Üzülerek ifade etmek gerekir ki geçen yüzyıllar içinde Kur’an’ı anlama konusunda Müslüman ahalinin bilinç altında Kur’an’ın anlaşılamayacağına dair bir önyargı oluş/turul/muştur. Bunun sebeplerine girmek ayrı bir yazının ve araştırmanın konusu olabilir.

Ramazan ayı, bu önyargıyı kırıp parçalamak için en büyük fırsattır.

Okunup anlaşılması için bir hayat rehberi olarak gönderilmiş Kur’an’ın ışığının böyle bir önyargıyla söndürülmeye çalışılması Müslüman toplumlar için çok büyük bir kayıp olmuştur. Bu konuda sohbet ettiğim ahalinin büyük kısmının en sık kullandığı söz; biz kim Kur’an’ı anlamak kim? cümlesidir. Hal böyle olunca bizler, bin yıllardan beri bu toprakları vatan yapan insanların gönüllerini eşsiz bir nur olarak aydınlatmak ve manevi huzuruyla cehaletin karanlıklarını boğmak için indirilmiş Kur’an-ı Kerim’i bir nevi yetim ve öksüz bırakmış olmuyor muyuz?

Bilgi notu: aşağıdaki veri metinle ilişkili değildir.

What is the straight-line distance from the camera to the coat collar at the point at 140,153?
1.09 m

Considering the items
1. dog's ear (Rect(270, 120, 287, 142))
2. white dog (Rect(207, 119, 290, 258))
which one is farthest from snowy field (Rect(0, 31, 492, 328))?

Kur’an’da onu her okuyanın gönlüne dokunacak büyük hakikatler vardır.

Kur’an’ın anlaşılması konusuyla ilgili yazdığı “Hayatın İçinde Hayatla Birlikte Kur’an’ı Anlama” adlı eserinde şöyle diyor Celal Hoca;

“Kur’an okuyan veya Kur’an’ı meal ve tefsirinden okuyan her insan, okuduklarından mutlaka az veya çok bir şeyler anlamıştır ve anlamaktadır. Ama her insanın Kur’an’dan anladığı aynı değildir. Çünkü anlama kapasitesi, algılama düzeyi ve bilgi birikimi insanlarda aynı değildir. Cahil bir kişi ile bir âlimin, köyde yaşayan bir kişi ile şehirde yaşayan bir kişinin Kur’an’ı anlama düzeyleri aynı olmadığı gibi, âlimlerin bile anlama düzeyleri ve kapasiteleri aynı değildir. Bu nedenledir ki âlimler arasında Kur’an’ı anlama ve yorumlama farklılıkları bulunmaktadır. Tefsirlerin ve tefsir ekollerinin farklılığı da bunun bir kanıtıdır. Nitekim Mevlâna, “herkes deryaya kabı ile gider, kabı kadar deryadan su alır. Deryanın günahı ne?” sözüyle bu olguyu ifade eder.”

Demek ki anlamak için okuyan herkesin Kur’an’dan alacağı bilgiler ve derya mesabesinde olan Kur’an’dan çıkaracağı eşsiz inciler vardır. Elbette bunu herkes kabı ölçüsünde alacaktır.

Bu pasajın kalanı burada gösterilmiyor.